***** PAGE EXCERPT

Remarks Before the Exchequer Club of Washington, D.C.
Commissioner Paul S. Atkins
U.S. Securities and Exchange Commission
July 16, 2008
Thank you, Karen [Thomas], for the warm introduction. I am honored to speak to the Exchequer Club of Washington, D.C. As you probably are aware, the views I express here are my own and not necessarily those of the United States Securities and Exchange Commission or my fellow Commissioners.
It is appropriate that we are meeting today only a few blocks from the White House. On this day in 1790, Washington, D.C. became the official seat of the United States government. In the Compromise of 1790, James Madison, Alexander Hamilton, and Thomas Jefferson agreed that the federal government would assume the Revolutionary War debt carried by the thirteen States on the condition that the new national capital would be located in the South.
On July 16, 1790, the Residence Act provided for a new permanent capital to be located where we are today, on the banks of the Potomac River. Both Maryland and Virginia designated land for the federal district. George Washington — who had his family plantation, Mount Vernon, conveniently located down the Potomac — chose the exact site for the city, and it was named in his honor the following year, on September 9, 1791.

**********
***** THE DATA

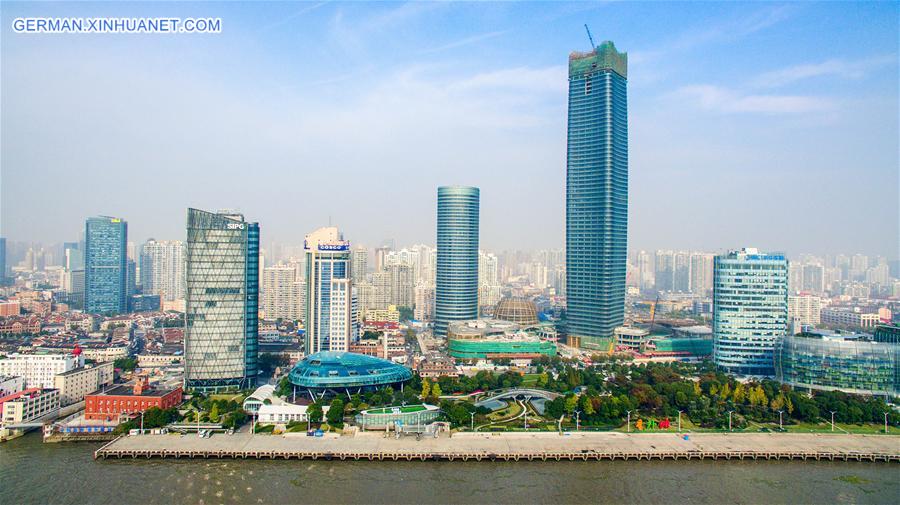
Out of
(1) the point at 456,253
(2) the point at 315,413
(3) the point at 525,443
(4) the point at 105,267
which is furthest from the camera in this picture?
(4) the point at 105,267

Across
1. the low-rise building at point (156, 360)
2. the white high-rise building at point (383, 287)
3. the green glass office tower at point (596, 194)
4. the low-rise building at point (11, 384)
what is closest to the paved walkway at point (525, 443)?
the low-rise building at point (11, 384)

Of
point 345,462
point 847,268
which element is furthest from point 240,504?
point 847,268

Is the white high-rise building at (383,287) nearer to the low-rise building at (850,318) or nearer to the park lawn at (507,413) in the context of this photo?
the park lawn at (507,413)

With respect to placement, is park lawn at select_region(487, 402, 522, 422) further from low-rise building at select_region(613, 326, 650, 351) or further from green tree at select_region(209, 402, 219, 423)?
low-rise building at select_region(613, 326, 650, 351)

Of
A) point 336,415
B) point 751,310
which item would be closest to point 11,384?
point 336,415

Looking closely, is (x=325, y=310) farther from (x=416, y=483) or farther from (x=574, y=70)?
(x=574, y=70)

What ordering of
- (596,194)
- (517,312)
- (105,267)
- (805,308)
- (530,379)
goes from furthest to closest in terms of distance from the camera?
(105,267)
(805,308)
(517,312)
(596,194)
(530,379)

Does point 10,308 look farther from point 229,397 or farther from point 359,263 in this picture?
point 229,397
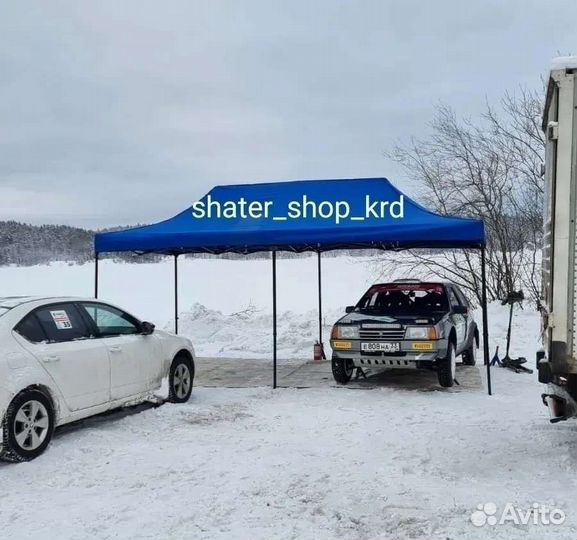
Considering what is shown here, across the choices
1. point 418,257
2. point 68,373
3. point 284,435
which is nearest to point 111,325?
point 68,373

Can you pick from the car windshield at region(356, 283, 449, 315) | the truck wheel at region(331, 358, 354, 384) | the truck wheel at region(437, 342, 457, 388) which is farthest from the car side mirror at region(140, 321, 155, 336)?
the truck wheel at region(437, 342, 457, 388)

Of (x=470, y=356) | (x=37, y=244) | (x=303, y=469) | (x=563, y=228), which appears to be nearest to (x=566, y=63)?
(x=563, y=228)

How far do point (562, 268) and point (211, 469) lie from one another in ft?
11.2

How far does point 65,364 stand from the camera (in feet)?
20.5

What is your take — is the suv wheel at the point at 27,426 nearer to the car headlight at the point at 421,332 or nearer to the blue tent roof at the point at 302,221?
the blue tent roof at the point at 302,221

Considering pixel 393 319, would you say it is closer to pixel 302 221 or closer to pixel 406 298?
pixel 406 298

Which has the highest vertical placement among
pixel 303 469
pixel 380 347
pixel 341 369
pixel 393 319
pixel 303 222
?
pixel 303 222

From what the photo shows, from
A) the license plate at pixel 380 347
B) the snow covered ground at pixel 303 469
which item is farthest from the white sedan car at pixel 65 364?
the license plate at pixel 380 347

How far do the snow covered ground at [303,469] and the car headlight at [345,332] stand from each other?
81 centimetres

**********

PROBLEMS:
1 – According to the speech, on what date was the capital city named in George Washington's honor?
2 – Report every line of the records that contains the string "farther", matching case exactly.

SOLUTIONS TO THE TASKS:
1 – September 9, 1791.

2 –
Looking closely, is (x=325, y=310) farther from (x=416, y=483) or farther from (x=574, y=70)?
Does point 10,308 look farther from point 229,397 or farther from point 359,263 in this picture?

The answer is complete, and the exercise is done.